## Source material
* * * *
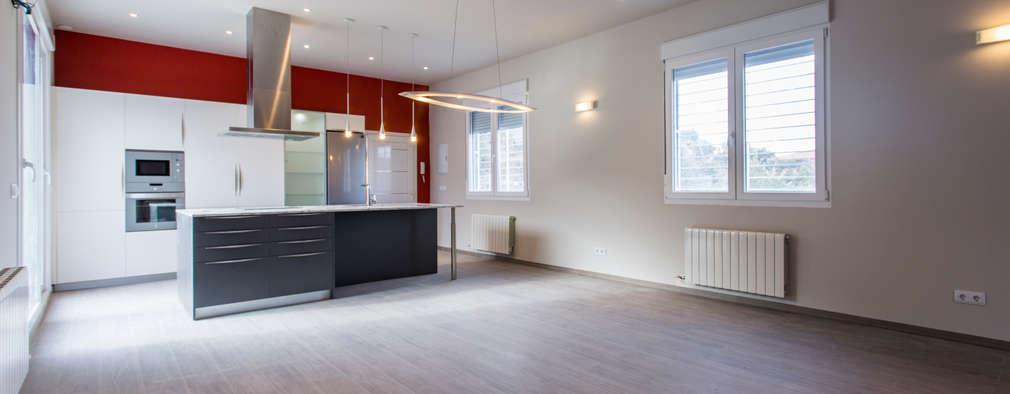 Salas de estilo moderno por Casas Arquicenter ®
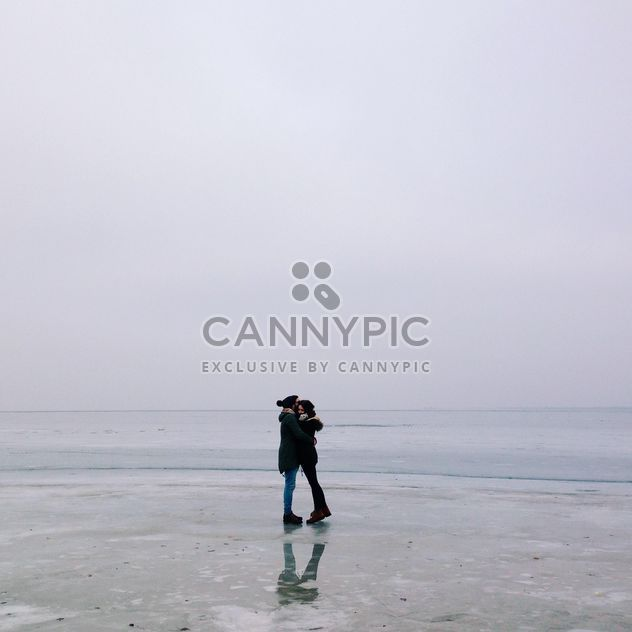 Happy couple hugging on frozen lake - image gratuit #347171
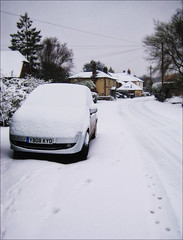Snow at Stedham (Robots are Stupid) Tags: uk winter england house snow car weather rural canon sussex westsussex britain snowy cottage snowstorm january ixus gb pointandshoot blizzard southdowns englishcountryside extremeweather midhurst wintry pocketcamera englishvillage stedham ruralengland ruralvillage snowyweather snowcoveredcar ruralsussex ixus70 canonixus70 canondigitalixus70 ruralbritain sussexvillage sussexcountryside southdownsnationalpark daviddalley davidjdalley stedhamwithiping thestreetstedham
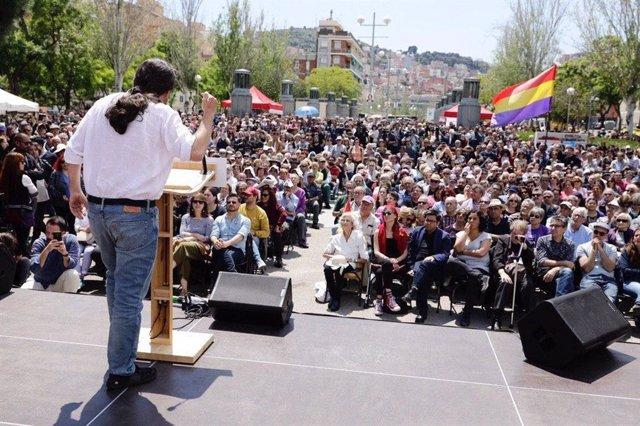 """VÍDEO: Av.- 26M.- Iglesias afirma que l'exemple de Colau """"omple d'energia"""" per negociar un govern"""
* * * *
## What is required
All that is needed is the data above, repeated exactly, without the pictures.

## Final answer
 Salas de estilo moderno por Casas Arquicenter ®
 Happy couple hugging on frozen lake - image gratuit #347171
Snow at Stedham (Robots are Stupid) Tags: uk winter england house snow car weather rural canon sussex westsussex britain snowy cottage snowstorm january ixus gb pointandshoot blizzard southdowns englishcountryside extremeweather midhurst wintry pocketcamera englishvillage stedham ruralengland ruralvillage snowyweather snowcoveredcar ruralsussex ixus70 canonixus70 canondigitalixus70 ruralbritain sussexvillage sussexcountryside southdownsnationalpark daviddalley davidjdalley stedhamwithiping thestreetstedham
 """VÍDEO: Av.- 26M.- Iglesias afirma que l'exemple de Colau """"omple d'energia"""" per negociar un govern"""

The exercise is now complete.